### [PFLICHTAUFGABE 1]
Erläutern Sie in ein bis drei Sätzen, worin laut dem vorliegenden Text der Haken des innerdeutschen Gerichtsstands besteht.
### [PFLICHTAUFGABE 2]
Geben Sie zu jeder Aussage an, ob sie mit dem vorliegenden Text übereinstimmt, mit Ja oder Nein und den entscheidenden Worten des Textes als wörtlichem Zitat: (a) Innerhalb der Europäischen Union gibt es schon seit einigen Jahren eine erleichterte Vollstreckungsmöglichkeit. (b) Die Experten beurteilten den Verordnungsentwurf der Kommission zum europäischen Kaufrecht überwiegend positiv. (c) Das Europäische Parlament lehnte den Kommissionsvorschlag Ende Februar 2014 ab.

### [VORLIEGENDER TEXT]
Der auf den ersten Blick vorteilhafte innerdeutsche Gerichtsstand hat aber einen kleinen Haken: Auch das Urteil eines deutschen Gerichts muss im Ausland, beim Verkäufer, vollstreckt werden, zum Beispiel also in Chile eine Geldforderung eingetrieben werden. Eventuell muss das Urteil, im Vollstreckungsverfahren „Titel“ genannt, erst noch übersetzt werden und ein spezielles Anerkennungsverfahren („Exequaturverfahren“) im Ausland durchlaufen – das kostet Zeit, Geld und Nerven. Innerhalb der Europäischen Union ist man hier weiter: Schon seit einigen Jahren gibt es hier eine erleichterte Vollstreckungsmöglichkeit. Ab 2015 wird der Europäische Vollstreckungstitel noch weiter vereinfacht, das heißt, die Mitgliedstaaten erkennen untereinander die Titel ihrer nationalen Gerichte an; der italienische Gerichtsvollzieher kann unmittelbar beauftragt werden.
Gemeinsames europäisches Kaufrecht? Weniger weit sind die Europäer bei der Schaffung eines gemeinsamen europäischen Kaufrechts. Ein entsprechender Verordnungsentwurf der Kommission liegt seit Jahren auf dem Tisch, wurde aber von den Experten wenig positiv beurteilt: „Sehr lückenhaft, sehr viel Unsicherheit“, so beschreibt Geffert den vorliegenden Gesetzestext. Zu unterschiedlich sind hier noch die einzelnen Rechtspositionen, zu viele Kompromisse müssten noch eingegangen werden, bevor in der gesamten Europäischen Union ein einheitliches EU-Kaufrecht in Kraft treten könnte. Ungebeugten Mutes hat aber Ende Februar 2014 das Europäische Parlament dem Kommissionsvorschlag zugestimmt.

### [BEREITGESTELLTE DATEN]
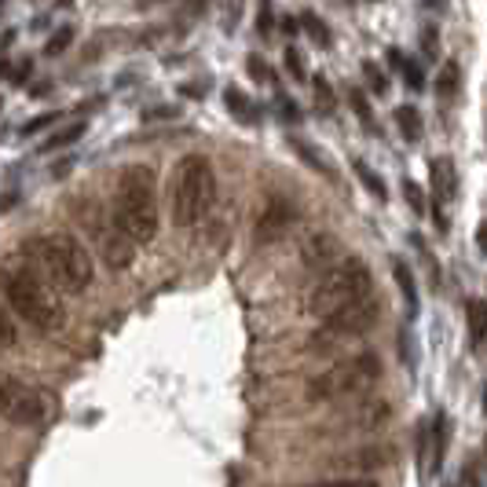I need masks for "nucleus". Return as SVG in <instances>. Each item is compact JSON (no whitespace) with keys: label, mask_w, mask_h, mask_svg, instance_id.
I'll return each mask as SVG.
<instances>
[{"label":"nucleus","mask_w":487,"mask_h":487,"mask_svg":"<svg viewBox=\"0 0 487 487\" xmlns=\"http://www.w3.org/2000/svg\"><path fill=\"white\" fill-rule=\"evenodd\" d=\"M301 487H381L374 476H330V480H312Z\"/></svg>","instance_id":"23"},{"label":"nucleus","mask_w":487,"mask_h":487,"mask_svg":"<svg viewBox=\"0 0 487 487\" xmlns=\"http://www.w3.org/2000/svg\"><path fill=\"white\" fill-rule=\"evenodd\" d=\"M348 103H352V110H356V118L370 129V132H378V125H374V107H370V99H367V92L363 88H348Z\"/></svg>","instance_id":"21"},{"label":"nucleus","mask_w":487,"mask_h":487,"mask_svg":"<svg viewBox=\"0 0 487 487\" xmlns=\"http://www.w3.org/2000/svg\"><path fill=\"white\" fill-rule=\"evenodd\" d=\"M172 223L194 227L205 220V212L216 202V172L212 161L202 154H187L172 172Z\"/></svg>","instance_id":"5"},{"label":"nucleus","mask_w":487,"mask_h":487,"mask_svg":"<svg viewBox=\"0 0 487 487\" xmlns=\"http://www.w3.org/2000/svg\"><path fill=\"white\" fill-rule=\"evenodd\" d=\"M294 220H297V209H294V202H286V198H272L268 205H264V212H261V220H257V242L261 246H268V242H279L290 227H294Z\"/></svg>","instance_id":"9"},{"label":"nucleus","mask_w":487,"mask_h":487,"mask_svg":"<svg viewBox=\"0 0 487 487\" xmlns=\"http://www.w3.org/2000/svg\"><path fill=\"white\" fill-rule=\"evenodd\" d=\"M99 254H103V261H107L114 272H125V268L136 261V242H132L118 223H110V227L99 231Z\"/></svg>","instance_id":"10"},{"label":"nucleus","mask_w":487,"mask_h":487,"mask_svg":"<svg viewBox=\"0 0 487 487\" xmlns=\"http://www.w3.org/2000/svg\"><path fill=\"white\" fill-rule=\"evenodd\" d=\"M0 418L19 429H37L48 418V399L41 389L26 385L23 378L0 374Z\"/></svg>","instance_id":"7"},{"label":"nucleus","mask_w":487,"mask_h":487,"mask_svg":"<svg viewBox=\"0 0 487 487\" xmlns=\"http://www.w3.org/2000/svg\"><path fill=\"white\" fill-rule=\"evenodd\" d=\"M378 381H381V356L374 348H367V352H356V356L326 367L323 374H316L308 381V399L312 403H334V399L367 392Z\"/></svg>","instance_id":"6"},{"label":"nucleus","mask_w":487,"mask_h":487,"mask_svg":"<svg viewBox=\"0 0 487 487\" xmlns=\"http://www.w3.org/2000/svg\"><path fill=\"white\" fill-rule=\"evenodd\" d=\"M443 454H447V418L436 414L429 421V472L443 469Z\"/></svg>","instance_id":"13"},{"label":"nucleus","mask_w":487,"mask_h":487,"mask_svg":"<svg viewBox=\"0 0 487 487\" xmlns=\"http://www.w3.org/2000/svg\"><path fill=\"white\" fill-rule=\"evenodd\" d=\"M392 275H396V286H399V294H403L407 312L414 316V312H418V286H414V275H410L407 261H392Z\"/></svg>","instance_id":"15"},{"label":"nucleus","mask_w":487,"mask_h":487,"mask_svg":"<svg viewBox=\"0 0 487 487\" xmlns=\"http://www.w3.org/2000/svg\"><path fill=\"white\" fill-rule=\"evenodd\" d=\"M396 125H399V132H403L407 143H418L421 140V114H418V107H410V103L396 107Z\"/></svg>","instance_id":"16"},{"label":"nucleus","mask_w":487,"mask_h":487,"mask_svg":"<svg viewBox=\"0 0 487 487\" xmlns=\"http://www.w3.org/2000/svg\"><path fill=\"white\" fill-rule=\"evenodd\" d=\"M114 223L143 246L158 234V198H154V169L150 165H129L118 172L114 187Z\"/></svg>","instance_id":"3"},{"label":"nucleus","mask_w":487,"mask_h":487,"mask_svg":"<svg viewBox=\"0 0 487 487\" xmlns=\"http://www.w3.org/2000/svg\"><path fill=\"white\" fill-rule=\"evenodd\" d=\"M363 78H367V85H370V92H374V96H385V92H389V78L381 74V67H378V63H370V59H367V63H363Z\"/></svg>","instance_id":"25"},{"label":"nucleus","mask_w":487,"mask_h":487,"mask_svg":"<svg viewBox=\"0 0 487 487\" xmlns=\"http://www.w3.org/2000/svg\"><path fill=\"white\" fill-rule=\"evenodd\" d=\"M476 246H480V254L487 257V220L480 223V231H476Z\"/></svg>","instance_id":"38"},{"label":"nucleus","mask_w":487,"mask_h":487,"mask_svg":"<svg viewBox=\"0 0 487 487\" xmlns=\"http://www.w3.org/2000/svg\"><path fill=\"white\" fill-rule=\"evenodd\" d=\"M0 294L8 308L41 334H56L67 323V312L56 297V286L34 264H5L0 268Z\"/></svg>","instance_id":"1"},{"label":"nucleus","mask_w":487,"mask_h":487,"mask_svg":"<svg viewBox=\"0 0 487 487\" xmlns=\"http://www.w3.org/2000/svg\"><path fill=\"white\" fill-rule=\"evenodd\" d=\"M26 261L59 290V294H85L92 286V257L81 242L67 231L26 238Z\"/></svg>","instance_id":"2"},{"label":"nucleus","mask_w":487,"mask_h":487,"mask_svg":"<svg viewBox=\"0 0 487 487\" xmlns=\"http://www.w3.org/2000/svg\"><path fill=\"white\" fill-rule=\"evenodd\" d=\"M12 345H16V326H12V319L5 316V308H0V352L12 348Z\"/></svg>","instance_id":"32"},{"label":"nucleus","mask_w":487,"mask_h":487,"mask_svg":"<svg viewBox=\"0 0 487 487\" xmlns=\"http://www.w3.org/2000/svg\"><path fill=\"white\" fill-rule=\"evenodd\" d=\"M465 326H469V341L480 348L487 341V305L483 301H469L465 305Z\"/></svg>","instance_id":"14"},{"label":"nucleus","mask_w":487,"mask_h":487,"mask_svg":"<svg viewBox=\"0 0 487 487\" xmlns=\"http://www.w3.org/2000/svg\"><path fill=\"white\" fill-rule=\"evenodd\" d=\"M421 48H425V56H429V59H436V56H440V37H436V30H432V26L421 34Z\"/></svg>","instance_id":"34"},{"label":"nucleus","mask_w":487,"mask_h":487,"mask_svg":"<svg viewBox=\"0 0 487 487\" xmlns=\"http://www.w3.org/2000/svg\"><path fill=\"white\" fill-rule=\"evenodd\" d=\"M246 70H250V78H254V81H261V85H264V81H272V70H268V63H264L261 56H250V59H246Z\"/></svg>","instance_id":"31"},{"label":"nucleus","mask_w":487,"mask_h":487,"mask_svg":"<svg viewBox=\"0 0 487 487\" xmlns=\"http://www.w3.org/2000/svg\"><path fill=\"white\" fill-rule=\"evenodd\" d=\"M70 45H74V30H70V26H67V30H56L52 41L45 45V56H63Z\"/></svg>","instance_id":"26"},{"label":"nucleus","mask_w":487,"mask_h":487,"mask_svg":"<svg viewBox=\"0 0 487 487\" xmlns=\"http://www.w3.org/2000/svg\"><path fill=\"white\" fill-rule=\"evenodd\" d=\"M378 316H381V305H378L374 294L363 297V301H356V305H348V308H341V312H334L330 319H323V326H319V334H316V348L337 345V341H352V337L374 330Z\"/></svg>","instance_id":"8"},{"label":"nucleus","mask_w":487,"mask_h":487,"mask_svg":"<svg viewBox=\"0 0 487 487\" xmlns=\"http://www.w3.org/2000/svg\"><path fill=\"white\" fill-rule=\"evenodd\" d=\"M0 8H5V5H0Z\"/></svg>","instance_id":"39"},{"label":"nucleus","mask_w":487,"mask_h":487,"mask_svg":"<svg viewBox=\"0 0 487 487\" xmlns=\"http://www.w3.org/2000/svg\"><path fill=\"white\" fill-rule=\"evenodd\" d=\"M85 136V121H78V125H70V129H59L48 143H45V150H59V147H70V143H78Z\"/></svg>","instance_id":"24"},{"label":"nucleus","mask_w":487,"mask_h":487,"mask_svg":"<svg viewBox=\"0 0 487 487\" xmlns=\"http://www.w3.org/2000/svg\"><path fill=\"white\" fill-rule=\"evenodd\" d=\"M279 107H283V114H286L290 121H297V118H301V114H297V107H294V103H290V99H286L283 92H279Z\"/></svg>","instance_id":"37"},{"label":"nucleus","mask_w":487,"mask_h":487,"mask_svg":"<svg viewBox=\"0 0 487 487\" xmlns=\"http://www.w3.org/2000/svg\"><path fill=\"white\" fill-rule=\"evenodd\" d=\"M403 81L418 92V88H425V74H421V63H414V59H407L403 63Z\"/></svg>","instance_id":"30"},{"label":"nucleus","mask_w":487,"mask_h":487,"mask_svg":"<svg viewBox=\"0 0 487 487\" xmlns=\"http://www.w3.org/2000/svg\"><path fill=\"white\" fill-rule=\"evenodd\" d=\"M290 147L297 150V158H301L305 165H312L316 172H323V176H330V165H326V161L319 158V150H316L312 143H305V140H297V136H294V140H290Z\"/></svg>","instance_id":"22"},{"label":"nucleus","mask_w":487,"mask_h":487,"mask_svg":"<svg viewBox=\"0 0 487 487\" xmlns=\"http://www.w3.org/2000/svg\"><path fill=\"white\" fill-rule=\"evenodd\" d=\"M403 198H407V205H410L418 216H425V194H421V187H418L414 180H403Z\"/></svg>","instance_id":"27"},{"label":"nucleus","mask_w":487,"mask_h":487,"mask_svg":"<svg viewBox=\"0 0 487 487\" xmlns=\"http://www.w3.org/2000/svg\"><path fill=\"white\" fill-rule=\"evenodd\" d=\"M59 118H63L59 110H48V114H41V118L26 121V125H23V136H34V132H45V129H48V125H56Z\"/></svg>","instance_id":"28"},{"label":"nucleus","mask_w":487,"mask_h":487,"mask_svg":"<svg viewBox=\"0 0 487 487\" xmlns=\"http://www.w3.org/2000/svg\"><path fill=\"white\" fill-rule=\"evenodd\" d=\"M429 180H432V198L443 205V202L458 191V172H454V161H447V158H432V161H429Z\"/></svg>","instance_id":"12"},{"label":"nucleus","mask_w":487,"mask_h":487,"mask_svg":"<svg viewBox=\"0 0 487 487\" xmlns=\"http://www.w3.org/2000/svg\"><path fill=\"white\" fill-rule=\"evenodd\" d=\"M301 26L308 30V37H312L319 48H330V45H334V34H330V26H326V23H323L316 12H305V16H301Z\"/></svg>","instance_id":"19"},{"label":"nucleus","mask_w":487,"mask_h":487,"mask_svg":"<svg viewBox=\"0 0 487 487\" xmlns=\"http://www.w3.org/2000/svg\"><path fill=\"white\" fill-rule=\"evenodd\" d=\"M223 99H227L231 114H234V118H242V121H257V118H261V114H257V107H254L246 96H242L238 88H227V92H223Z\"/></svg>","instance_id":"20"},{"label":"nucleus","mask_w":487,"mask_h":487,"mask_svg":"<svg viewBox=\"0 0 487 487\" xmlns=\"http://www.w3.org/2000/svg\"><path fill=\"white\" fill-rule=\"evenodd\" d=\"M272 23H275V16H272V0H261V12H257V30L268 37V34H272Z\"/></svg>","instance_id":"33"},{"label":"nucleus","mask_w":487,"mask_h":487,"mask_svg":"<svg viewBox=\"0 0 487 487\" xmlns=\"http://www.w3.org/2000/svg\"><path fill=\"white\" fill-rule=\"evenodd\" d=\"M286 70H290L297 81H305V78H308V70H305V56H301L294 45L286 48Z\"/></svg>","instance_id":"29"},{"label":"nucleus","mask_w":487,"mask_h":487,"mask_svg":"<svg viewBox=\"0 0 487 487\" xmlns=\"http://www.w3.org/2000/svg\"><path fill=\"white\" fill-rule=\"evenodd\" d=\"M458 81H461V74H458V63L451 59V63H443L440 67V78H436V96L447 103V99H454V92H458Z\"/></svg>","instance_id":"18"},{"label":"nucleus","mask_w":487,"mask_h":487,"mask_svg":"<svg viewBox=\"0 0 487 487\" xmlns=\"http://www.w3.org/2000/svg\"><path fill=\"white\" fill-rule=\"evenodd\" d=\"M352 169H356V176H359V183L378 198V202H389V187H385V180L363 161V158H352Z\"/></svg>","instance_id":"17"},{"label":"nucleus","mask_w":487,"mask_h":487,"mask_svg":"<svg viewBox=\"0 0 487 487\" xmlns=\"http://www.w3.org/2000/svg\"><path fill=\"white\" fill-rule=\"evenodd\" d=\"M374 294V275H370V264L363 257H345L337 261L308 294V316L316 319H330L334 312L363 301Z\"/></svg>","instance_id":"4"},{"label":"nucleus","mask_w":487,"mask_h":487,"mask_svg":"<svg viewBox=\"0 0 487 487\" xmlns=\"http://www.w3.org/2000/svg\"><path fill=\"white\" fill-rule=\"evenodd\" d=\"M337 254H341V238L330 234V231H319V234H312V238L305 242L301 261H305L308 272H323V275H326V272L337 264Z\"/></svg>","instance_id":"11"},{"label":"nucleus","mask_w":487,"mask_h":487,"mask_svg":"<svg viewBox=\"0 0 487 487\" xmlns=\"http://www.w3.org/2000/svg\"><path fill=\"white\" fill-rule=\"evenodd\" d=\"M30 67H34V63H30V59H23V63L16 67V74H12V81H16V85H23V81L30 78Z\"/></svg>","instance_id":"36"},{"label":"nucleus","mask_w":487,"mask_h":487,"mask_svg":"<svg viewBox=\"0 0 487 487\" xmlns=\"http://www.w3.org/2000/svg\"><path fill=\"white\" fill-rule=\"evenodd\" d=\"M316 92H319V110H330L334 107V92H330L326 78H316Z\"/></svg>","instance_id":"35"}]
</instances>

### [MUSTERLÖSUNG 1]
Auch das Urteil eines deutschen Gerichts muss im Ausland beim Verkäufer vollstreckt werden, zum Beispiel durch das Eintreiben einer Geldforderung in Chile. Dafür muss das Urteil eventuell erst übersetzt werden und im Ausland ein Anerkennungsverfahren („Exequaturverfahren“) durchlaufen, was Zeit, Geld und Nerven kostet.

### [MUSTERLÖSUNG 2]
(a) Ja: „Schon seit einigen Jahren gibt es hier eine erleichterte Vollstreckungsmöglichkeit.“
(b) Nein: „wurde aber von den Experten wenig positiv beurteilt“
(c) Nein: „Ungebeugten Mutes hat aber Ende Februar 2014 das Europäische Parlament dem Kommissionsvorschlag zugestimmt.“